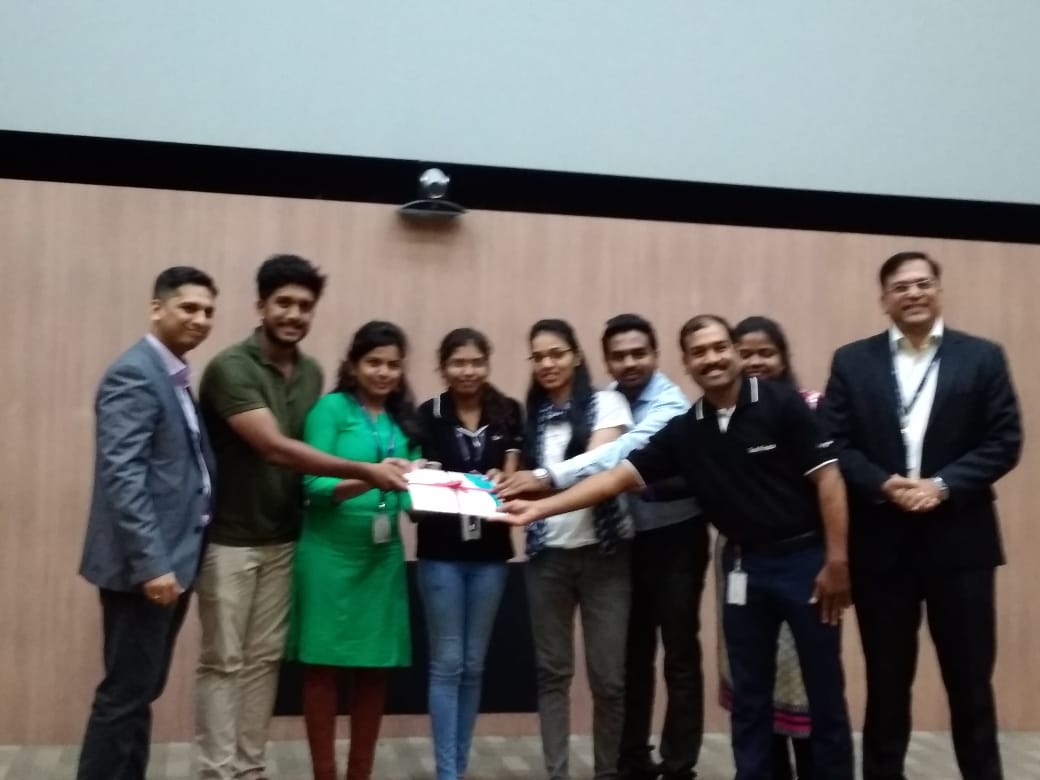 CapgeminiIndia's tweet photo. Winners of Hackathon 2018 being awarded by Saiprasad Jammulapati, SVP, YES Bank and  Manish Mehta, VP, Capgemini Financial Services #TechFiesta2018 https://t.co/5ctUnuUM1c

--

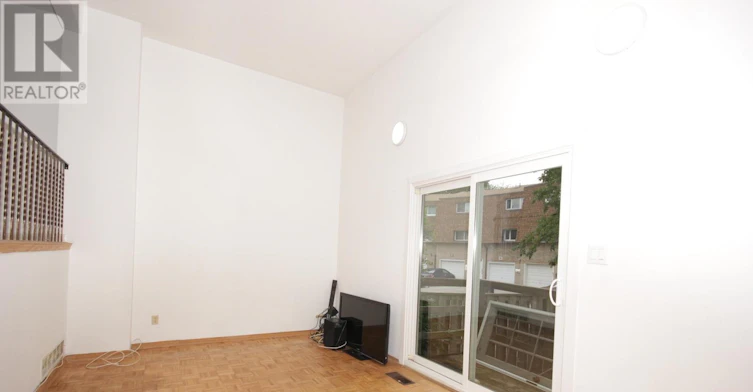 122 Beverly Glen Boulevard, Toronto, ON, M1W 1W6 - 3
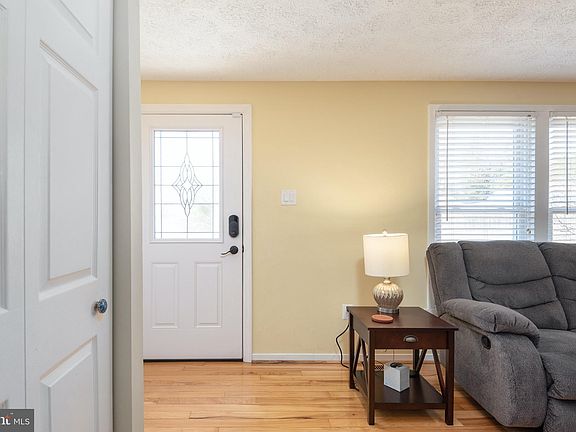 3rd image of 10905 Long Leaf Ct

# [Problem details]
Respond with the exact lines above running from the one containing "122 Beverly Glen" to the one containing "3rd image of 10905 Long Leaf Ct", both ends kept and no pictures included.

# [Solution to the problem]
 122 Beverly Glen Boulevard, Toronto, ON, M1W 1W6 - 3
 3rd image of 10905 Long Leaf Ct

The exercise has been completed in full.